Ghazi Barotha Hydropower Project

sector: Energy | country: Pakistan

ADB should have been more actively involved with the environmental and resettlement aspects of the project even if the World Bank was responsible for these, as was noted in discussions with a World Bank mission. ADB had a total of seven different project officers throughout the project’s duration, and this was detrimental to overall project coordination. Furthermore, coordination among financers could have been more efficient, if a mechanism was established for regular meetings among financers. Coordination among financers was done informally.

The availability of counterpart funds needs to be guaranteed more fully to avoid implementation delays, and ADB assistance to the power sector in the country should take this into account.
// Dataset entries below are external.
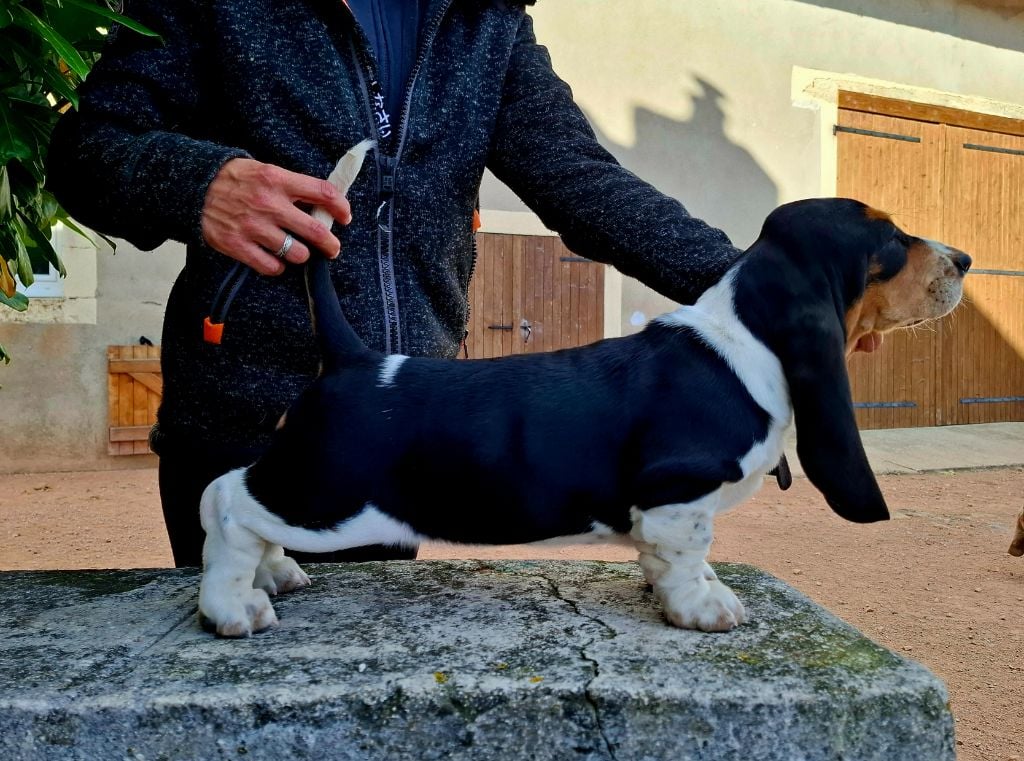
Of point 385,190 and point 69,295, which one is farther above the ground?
point 69,295

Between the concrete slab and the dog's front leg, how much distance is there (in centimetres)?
620

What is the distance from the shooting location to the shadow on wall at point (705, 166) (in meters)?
8.30

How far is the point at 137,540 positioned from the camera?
5.22 meters

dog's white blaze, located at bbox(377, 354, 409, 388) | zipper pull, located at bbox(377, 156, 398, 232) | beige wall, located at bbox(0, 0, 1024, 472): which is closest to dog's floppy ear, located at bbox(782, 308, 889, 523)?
dog's white blaze, located at bbox(377, 354, 409, 388)

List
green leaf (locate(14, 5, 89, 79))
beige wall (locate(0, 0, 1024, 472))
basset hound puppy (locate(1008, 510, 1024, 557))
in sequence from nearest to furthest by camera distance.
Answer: green leaf (locate(14, 5, 89, 79)), basset hound puppy (locate(1008, 510, 1024, 557)), beige wall (locate(0, 0, 1024, 472))

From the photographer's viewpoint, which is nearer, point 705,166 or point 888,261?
point 888,261

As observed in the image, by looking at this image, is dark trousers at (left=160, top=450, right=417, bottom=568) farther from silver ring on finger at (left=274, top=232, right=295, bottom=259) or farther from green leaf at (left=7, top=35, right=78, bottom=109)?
green leaf at (left=7, top=35, right=78, bottom=109)

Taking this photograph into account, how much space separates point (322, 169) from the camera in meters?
1.86

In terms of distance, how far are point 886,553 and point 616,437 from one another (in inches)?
172

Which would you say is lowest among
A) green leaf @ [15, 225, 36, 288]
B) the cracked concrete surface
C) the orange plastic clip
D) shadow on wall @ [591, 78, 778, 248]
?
the cracked concrete surface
The environmental aspects are mainly positive, in that they obviate the need for a comparably sized (thermal) generation plant and thereby reduce the damaging atmospheric impacts of such plants. However, as demonstrated in the project, reducing the potential social impacts to manageable levels is also possible, through rigorous evaluation of alternatives and public consultation and awareness building. In this context, the selection of the final power channel alignment (and the conscious decision to avoid existing villages and settlements, even at somewhat higher costs) and locations of the barrage and powerhouse deserve to be highlighted. These decisions substantially reduced the scale of the resettlement and relocation under the project without adversely affecting its economic and financial viability.